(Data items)
▶

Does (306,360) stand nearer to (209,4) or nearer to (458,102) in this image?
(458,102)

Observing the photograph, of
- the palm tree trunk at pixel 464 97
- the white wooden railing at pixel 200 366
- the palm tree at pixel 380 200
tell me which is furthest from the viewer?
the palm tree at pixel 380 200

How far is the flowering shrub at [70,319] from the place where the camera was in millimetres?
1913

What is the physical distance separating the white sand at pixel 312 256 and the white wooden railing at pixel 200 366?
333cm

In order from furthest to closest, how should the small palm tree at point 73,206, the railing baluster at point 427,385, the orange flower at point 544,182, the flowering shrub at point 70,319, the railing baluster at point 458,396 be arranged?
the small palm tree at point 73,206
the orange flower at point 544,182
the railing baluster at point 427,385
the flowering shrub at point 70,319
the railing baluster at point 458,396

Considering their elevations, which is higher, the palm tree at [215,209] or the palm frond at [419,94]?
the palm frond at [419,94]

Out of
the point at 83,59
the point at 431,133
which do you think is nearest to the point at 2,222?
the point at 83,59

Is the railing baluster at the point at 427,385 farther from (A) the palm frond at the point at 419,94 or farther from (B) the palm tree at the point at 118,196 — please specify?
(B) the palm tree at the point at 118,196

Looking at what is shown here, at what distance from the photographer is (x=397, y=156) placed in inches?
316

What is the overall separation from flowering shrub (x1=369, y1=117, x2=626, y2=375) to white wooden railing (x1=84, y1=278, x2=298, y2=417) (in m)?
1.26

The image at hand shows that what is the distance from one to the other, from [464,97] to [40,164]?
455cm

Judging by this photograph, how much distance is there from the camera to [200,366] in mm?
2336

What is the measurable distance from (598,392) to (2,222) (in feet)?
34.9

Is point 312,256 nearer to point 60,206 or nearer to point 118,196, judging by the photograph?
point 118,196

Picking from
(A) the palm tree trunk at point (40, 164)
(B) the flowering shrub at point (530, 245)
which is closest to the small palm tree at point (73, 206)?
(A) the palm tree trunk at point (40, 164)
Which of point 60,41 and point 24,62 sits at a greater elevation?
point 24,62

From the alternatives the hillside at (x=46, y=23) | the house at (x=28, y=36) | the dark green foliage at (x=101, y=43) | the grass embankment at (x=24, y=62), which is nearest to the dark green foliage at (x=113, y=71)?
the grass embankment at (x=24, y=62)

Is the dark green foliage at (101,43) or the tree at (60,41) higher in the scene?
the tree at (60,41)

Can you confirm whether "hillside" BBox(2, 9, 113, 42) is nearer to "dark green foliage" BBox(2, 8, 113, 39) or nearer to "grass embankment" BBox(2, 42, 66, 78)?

◀

● EXERCISE OBJECTIVE:
Rewrite the data above with "hillside" changed to "slope" wherever it occurs, keeping everything else the same.

● FULL SOLUTION:
Does (306,360) stand nearer to (209,4) or nearer to (458,102) in this image?
(458,102)

Observing the photograph, of
- the palm tree trunk at pixel 464 97
- the white wooden railing at pixel 200 366
- the palm tree at pixel 380 200
tell me which is furthest from the viewer?
the palm tree at pixel 380 200

How far is the flowering shrub at [70,319] from the place where the camera was in millimetres?
1913

What is the physical distance separating the white sand at pixel 312 256 and the white wooden railing at pixel 200 366?
333cm

In order from furthest to closest, how should the small palm tree at point 73,206, the railing baluster at point 427,385, the orange flower at point 544,182, the flowering shrub at point 70,319, the railing baluster at point 458,396 be arranged?
the small palm tree at point 73,206
the orange flower at point 544,182
the railing baluster at point 427,385
the flowering shrub at point 70,319
the railing baluster at point 458,396

Considering their elevations, which is higher, the palm tree at [215,209] or the palm frond at [419,94]?
the palm frond at [419,94]

Out of
the point at 83,59
the point at 431,133
which do you think is nearest to the point at 2,222?
the point at 83,59

Is the railing baluster at the point at 427,385 farther from (A) the palm frond at the point at 419,94 or farther from (B) the palm tree at the point at 118,196 — please specify?
(B) the palm tree at the point at 118,196

Looking at what is shown here, at what distance from the photographer is (x=397, y=156) placed in inches?
316

What is the overall separation from flowering shrub (x1=369, y1=117, x2=626, y2=375) to white wooden railing (x1=84, y1=278, x2=298, y2=417) (in m)?
1.26

The image at hand shows that what is the distance from one to the other, from [464,97] to [40,164]?
455cm

Judging by this photograph, how much distance is there from the camera to [200,366] in mm?
2336

What is the measurable distance from (598,392) to (2,222) (in feet)?
34.9

Is point 312,256 nearer to point 60,206 or nearer to point 118,196, judging by the photograph?
point 118,196

Picking from
(A) the palm tree trunk at point (40, 164)
(B) the flowering shrub at point (530, 245)
which is closest to the small palm tree at point (73, 206)?
(A) the palm tree trunk at point (40, 164)
Which of point 60,41 and point 24,62 sits at a greater elevation?
point 24,62

From the alternatives the slope at (x=46, y=23) | the house at (x=28, y=36) | the dark green foliage at (x=101, y=43) | the grass embankment at (x=24, y=62), which is nearest to the dark green foliage at (x=113, y=71)?
the grass embankment at (x=24, y=62)

Is the dark green foliage at (101,43) or the tree at (60,41) higher in the scene?
the tree at (60,41)

Can you confirm whether "slope" BBox(2, 9, 113, 42) is nearer to "dark green foliage" BBox(2, 8, 113, 39) or nearer to "grass embankment" BBox(2, 42, 66, 78)?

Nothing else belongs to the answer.